Türkiye ile yaşanan son krize gelecek olursak ABD bölgesel ve küresel siyasette hala güvenilir bir partner midir? Suriye meselesinde Türkiye’ye rağmen YPG ile başlayan ortaklık Suriye ile sınırlı kalmayıp Kürdistan referandumuna kadar uzamıştır. Terör unsurları ile uygulanan planların Türk askeri tarafından bozulması Fırat’ın batısında ABD’yi Türkiye’ye muhtaç ederken aynı zamnda da Türk dış politikasının bağımsız hamlelerle yatkınlığını arttırmıştır. Yukarıda da zikretmiş olduğum savunma sanayisi hamleleri ve Rus hava savunma sistemi ithalatı ise Türkiye’yi bölgesel değil bölgeler arası bir aktör olma yoluna sokmuştur. Peki tam da bu esnada dünyanın en kırılgan ekonomilerinden biri olan. Türk ekonomisi, çuvaldızı kendimizi batırmakta da fayda var, bir Protestan rahip için mi sarsıntıya maruz bırakılmaktadır? Elbette, ABD yönetiminde evanjelist etki söz konusudur elbette, İsrail’in daimi müttefikliği ve Doğu Akdeniz havzası politikaları bu minvalde şekillenmektedir lakin terörle en etkin mücadele edilen dönemde iç işleri bakanının, FETÖ’nün en büyük sızmayı gerçekleştirdiği adalet bakanlığında yeni sistemin kurulduğu sırada da adalet bakanının ABD yaptırımlarına maruz bırakılması ise manidardır. Brunson’un kılına bile zarar gelmemişken ve Türk yargısı tarafından ciddi suçlamalarla yargılanırken 1967’de İsrail tarafından batırılan ve 34 ABD askerinin ölümü ile 171’inin de yaralanmasına sebep olan USS Liberty gemisi bile daha az önemsenmiştir.
DAYATMALARI YIKMAK
Bu gelişmeler neticesinde ise Türkiye’nin yeni küresel yönetişim platformlarını değerlendirmede daha aktif bir tutum takınması öngörülebilir. Rusya ve Çin hattında yeni bir diplomasi anlayışının tesis edileceğinin sinyallerini almakla birlikte ihtilaflı konuların da bu kapsamda gündeme getirleceğine önümüzdeki günlerde şahit olacağa benziyoruz. İdlib meselesinden tutalım da Doğu Türkistan’daki Uygurlu kardeşlerimizin sorunları bu yeni yönetişim arayışlarında Türkiye’yi zorlayacak konuların başında gelmektedir.

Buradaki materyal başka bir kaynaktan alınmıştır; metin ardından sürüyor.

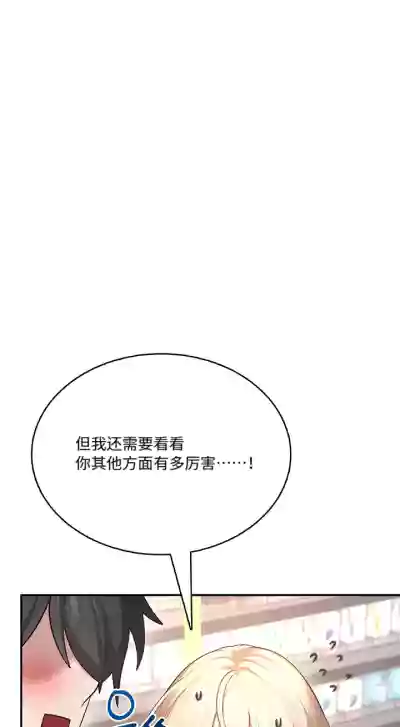 Page 8 of 飞机杯女神连线中 Wireless Onahole - Chapter 50 机翻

Öncelikli hedefi çatısı su akıtan değirmenden un çuvallarını çıkartmak olan Türkiye’nin hangi çuvalı sırtlanacağı ise daha sonraki önceliği olacaktır. BRICS gibi ekonomik yönü kuvvetli küresel sermayenin güvenle hareket edeceği oluşumlar ise Türkiye ekonomisi ABD baskısından kurtarmak için öncelikli rota olarak görülmektedir. Son olarak hali hazırdaki NATO üyeliğinin her krizde sorgulanması ise zaten elleri avucunda Türkiye’nin “güvenilir bir müttefik olmadığını” söyleyenlere verilecek en büyük kozlardan birisi olacaktır. NATO bizim olmazsa olmazımız değildir lakin adil bir dünya için masayı yıkan da hiç bir zaman Türk Dış Politikası olmayacaktır. Türk dışişleri bakanlığından gelen sinyallerde zaten bu doğrultudayken pakt dışına çıkmak yerine karşı güvenlik yaptırımlarının konuşulması daha makul görünmektedir.